(Document section)
────────

"The lines of people waiting to get gas were as long as three miles," said Wolfe. "I saw people standing in line to get propane too. That line was about 100 feet long."
There were lines of people waiting for blankets, kits of emergency essentials, and water.
There were lines waiting for food too, but she said, "I didn't see the food lines as much because I was working the night shift."
With no electricity, grocery stores were closed and Wolfe said a lot of food was wasted and had to be thrown away.
Lack of electrical power caused a number of serious problems -- it would be two weeks after Hurricane Sandy blew through before power was restored and the community was able to start getting back to normal.
Wolfe said after Gov. Chris Christie imposed a type of gas rationing, the lines got a little better but in the first days after the storm, tempers were rising at gas stations.
"In New Jersey, you can't pump your own gas," said Wolfe. "It's just like the old Don Wilson days."
Don Wilson ran a service station in Worthington years ago.
"And there was always a police officer at every gas station, especially during the first few days," Wolfe said.

────────

(Data to examine)
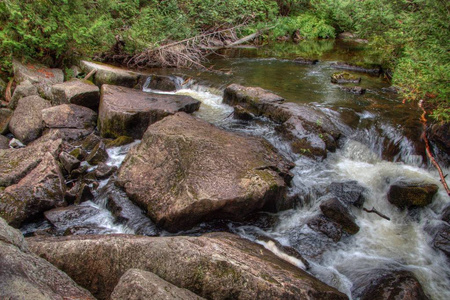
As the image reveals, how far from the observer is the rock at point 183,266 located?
2932 millimetres

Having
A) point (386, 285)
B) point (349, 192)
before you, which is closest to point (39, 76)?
point (349, 192)

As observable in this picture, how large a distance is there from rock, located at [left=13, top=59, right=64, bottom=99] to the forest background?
37 centimetres

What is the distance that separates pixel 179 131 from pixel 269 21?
18392mm

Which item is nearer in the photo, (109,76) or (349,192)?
(349,192)

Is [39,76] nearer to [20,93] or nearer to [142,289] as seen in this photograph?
[20,93]

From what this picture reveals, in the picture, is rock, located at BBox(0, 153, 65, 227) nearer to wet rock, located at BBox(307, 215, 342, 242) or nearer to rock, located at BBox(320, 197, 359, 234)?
wet rock, located at BBox(307, 215, 342, 242)

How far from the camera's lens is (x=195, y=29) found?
16312mm

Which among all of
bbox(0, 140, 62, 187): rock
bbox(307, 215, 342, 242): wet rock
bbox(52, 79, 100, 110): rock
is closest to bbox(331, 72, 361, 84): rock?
bbox(307, 215, 342, 242): wet rock

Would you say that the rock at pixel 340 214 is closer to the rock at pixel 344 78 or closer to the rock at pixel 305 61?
the rock at pixel 344 78

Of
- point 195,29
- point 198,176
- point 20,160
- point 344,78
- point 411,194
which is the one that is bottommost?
point 20,160

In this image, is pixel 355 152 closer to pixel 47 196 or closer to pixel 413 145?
pixel 413 145

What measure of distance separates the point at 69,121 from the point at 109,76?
293 cm

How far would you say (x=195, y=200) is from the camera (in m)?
4.83

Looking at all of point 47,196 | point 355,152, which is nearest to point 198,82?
point 355,152
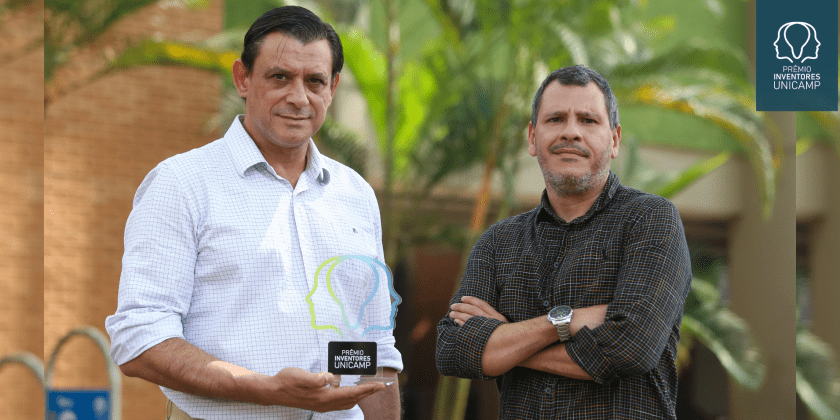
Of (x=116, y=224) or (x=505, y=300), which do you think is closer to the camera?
(x=505, y=300)

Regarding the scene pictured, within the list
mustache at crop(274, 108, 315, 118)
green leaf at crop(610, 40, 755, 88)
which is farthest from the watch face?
green leaf at crop(610, 40, 755, 88)

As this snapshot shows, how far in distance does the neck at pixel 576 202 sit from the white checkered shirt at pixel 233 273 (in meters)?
0.62

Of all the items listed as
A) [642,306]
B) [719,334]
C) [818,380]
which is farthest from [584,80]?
[818,380]

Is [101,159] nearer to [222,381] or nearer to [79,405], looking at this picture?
[79,405]

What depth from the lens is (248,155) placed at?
6.36 ft

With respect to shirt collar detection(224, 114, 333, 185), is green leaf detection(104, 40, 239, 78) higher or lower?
higher

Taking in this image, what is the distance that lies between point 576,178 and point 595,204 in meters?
0.10

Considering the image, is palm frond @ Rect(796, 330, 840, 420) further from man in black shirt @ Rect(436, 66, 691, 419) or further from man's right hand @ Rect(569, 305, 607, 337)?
man's right hand @ Rect(569, 305, 607, 337)

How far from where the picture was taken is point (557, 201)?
7.38 ft

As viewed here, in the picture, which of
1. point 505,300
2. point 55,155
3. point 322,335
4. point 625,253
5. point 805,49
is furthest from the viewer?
point 55,155

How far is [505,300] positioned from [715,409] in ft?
23.7

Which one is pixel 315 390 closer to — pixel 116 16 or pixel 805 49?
pixel 805 49

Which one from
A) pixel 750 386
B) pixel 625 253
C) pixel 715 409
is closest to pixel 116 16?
pixel 625 253

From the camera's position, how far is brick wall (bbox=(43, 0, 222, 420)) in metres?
6.22
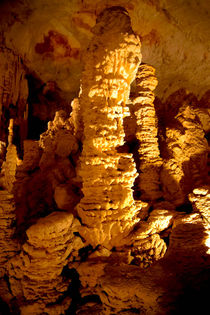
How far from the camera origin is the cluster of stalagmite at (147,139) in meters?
5.12

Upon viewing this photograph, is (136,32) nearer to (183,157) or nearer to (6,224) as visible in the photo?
(183,157)

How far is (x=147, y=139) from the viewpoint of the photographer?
5293 millimetres

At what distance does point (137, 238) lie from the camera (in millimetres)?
3303

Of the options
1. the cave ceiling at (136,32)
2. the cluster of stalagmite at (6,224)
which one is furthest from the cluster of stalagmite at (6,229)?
the cave ceiling at (136,32)

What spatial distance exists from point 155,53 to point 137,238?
23.0 ft

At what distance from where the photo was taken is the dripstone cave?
2.73 metres

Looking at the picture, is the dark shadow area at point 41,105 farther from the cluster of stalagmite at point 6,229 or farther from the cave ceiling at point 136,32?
the cluster of stalagmite at point 6,229

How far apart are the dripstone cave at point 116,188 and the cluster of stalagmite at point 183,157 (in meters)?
0.03

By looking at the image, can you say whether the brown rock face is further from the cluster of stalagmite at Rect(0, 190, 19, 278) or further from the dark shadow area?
the cluster of stalagmite at Rect(0, 190, 19, 278)

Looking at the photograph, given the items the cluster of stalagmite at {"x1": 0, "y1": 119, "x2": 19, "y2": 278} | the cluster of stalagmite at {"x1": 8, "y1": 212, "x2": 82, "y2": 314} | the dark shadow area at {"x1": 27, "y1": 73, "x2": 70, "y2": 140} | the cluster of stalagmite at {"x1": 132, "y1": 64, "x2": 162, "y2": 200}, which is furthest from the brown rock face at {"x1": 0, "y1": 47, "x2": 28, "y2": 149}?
the cluster of stalagmite at {"x1": 8, "y1": 212, "x2": 82, "y2": 314}

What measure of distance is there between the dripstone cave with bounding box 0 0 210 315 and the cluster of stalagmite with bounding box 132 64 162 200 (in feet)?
0.09

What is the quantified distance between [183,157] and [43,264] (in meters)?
4.27

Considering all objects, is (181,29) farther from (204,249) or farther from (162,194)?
(204,249)

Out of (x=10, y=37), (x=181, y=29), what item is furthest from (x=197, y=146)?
(x=10, y=37)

────────

(Instructions)
1. Answer these questions from the Hurricane Sandy account:
(a) According to Wolfe, how long were the lines of people waiting for gas?
(b) Why did Wolfe see the food lines less often?
(c) How long after Hurricane Sandy was power restored?
2. Rewrite the Hurricane Sandy account between "With no electricity, grocery" and "back to normal.", inclusive, replacing "grocery stores" with "supermarkets".

(Expected outputs)
1.
(a) As long as three miles.
(b) Wolfe was working the night shift.
(c) Two weeks.

2.
With no electricity, supermarkets were closed and Wolfe said a lot of food was wasted and had to be thrown away.
Lack of electrical power caused a number of serious problems -- it would be two weeks after Hurricane Sandy blew through before power was restored and the community was able to start getting back to normal.